Ski Dubai in Dubai Emirates Mall is the world's third largest indoor ski slope, measuring 400 m and using 6000 tons of snow. Ski Dubai resort is the first UAE indoor ski slope to open, and more are planned. All equipment, except for gloves and a hat, are provided—skis/snowboards, snowsuits, boots and socks are all included in the price (the socks are disposable). The adjoining ski store sells equipment, including gloves. A ski slope in Ra's al Khaymah is also in the works.
"Desert safari" trips can be a fun experience for tourists. They can be booked ahead, but can often be booked as late as the day before, and most hotel receptionists can arrange this for you. Trips normally start late afternoon and end late evening. You will be collected from your hotel and driven to the desert in a 4x4 vehicle. Most packages include a heart-pumping drive over the dunes, a short camel ride, an Arabic buffet and a belly dancer. Another option would be renting/buying a 4x4 and joining the many growing 4x4 clubs in the UAE, which are varied and each carry their own different flavour: ad4x4, uaeoffroaders, emarat4x4, etc. They offer a free learning experience for all newcomers with scheduled weekly trips to suit all levels of driving skills. Some of them have over 2,000 members from many nationalities.

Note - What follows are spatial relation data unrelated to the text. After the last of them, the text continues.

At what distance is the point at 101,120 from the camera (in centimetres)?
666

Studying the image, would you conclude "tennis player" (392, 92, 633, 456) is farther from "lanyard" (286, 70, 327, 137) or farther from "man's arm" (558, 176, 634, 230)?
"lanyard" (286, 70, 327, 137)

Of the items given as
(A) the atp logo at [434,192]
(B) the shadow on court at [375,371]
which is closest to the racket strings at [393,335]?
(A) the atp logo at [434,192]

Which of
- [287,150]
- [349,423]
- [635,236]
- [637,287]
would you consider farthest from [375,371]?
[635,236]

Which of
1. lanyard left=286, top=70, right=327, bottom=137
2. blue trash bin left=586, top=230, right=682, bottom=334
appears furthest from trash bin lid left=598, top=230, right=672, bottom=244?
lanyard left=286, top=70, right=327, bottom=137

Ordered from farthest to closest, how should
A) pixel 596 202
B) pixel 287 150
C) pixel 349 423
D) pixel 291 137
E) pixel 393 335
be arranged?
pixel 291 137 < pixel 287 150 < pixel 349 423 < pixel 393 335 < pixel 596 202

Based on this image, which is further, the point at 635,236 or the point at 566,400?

Exchange rates for Emirati dirham
As of January 2019:
Exchange rates fluctuate. Current rates for these and other currencies are available from XE.com
The currency is the United Arab Emirates dirham demoted by the symbol " د.إ" or "dh" (ISO code: AED). It is pegged to the US dollar at 3.67 dirhams for $1. Notes are in denominations of 5, 10, 20, 50, 100, 200, 500, and 1,000 dirhams. There is a one dirham coin with sub-units of 25 and 50 fils coins (100 fils = 1 dirham). There are 5 fils and 10 fils coins but these are rarely seen (and provide an excuse for traders to 'short change').
Cash and travellers' cheques can be changed at exchanges located at the airports or in all the major shopping malls. ATMs are numerous and generously distributed. They accept all the major chain cards: Visa, Cirrus, Maestro, etc. Credit cards are widely accepted.
If you pay with an overseas credit card, most merchants will attempt to apply dynamic currency conversion, charging several percent more than the issuer conversion would have cost. The credit card terminal will offer the choice of whether the conversion should be accepted. The merchant will not ask you about this, and will choose to accept the conversion. If you pay attention, you can intervene and ask for "No" to be answered. If you ask upfront, some merchants will have no idea what you mean, but many will.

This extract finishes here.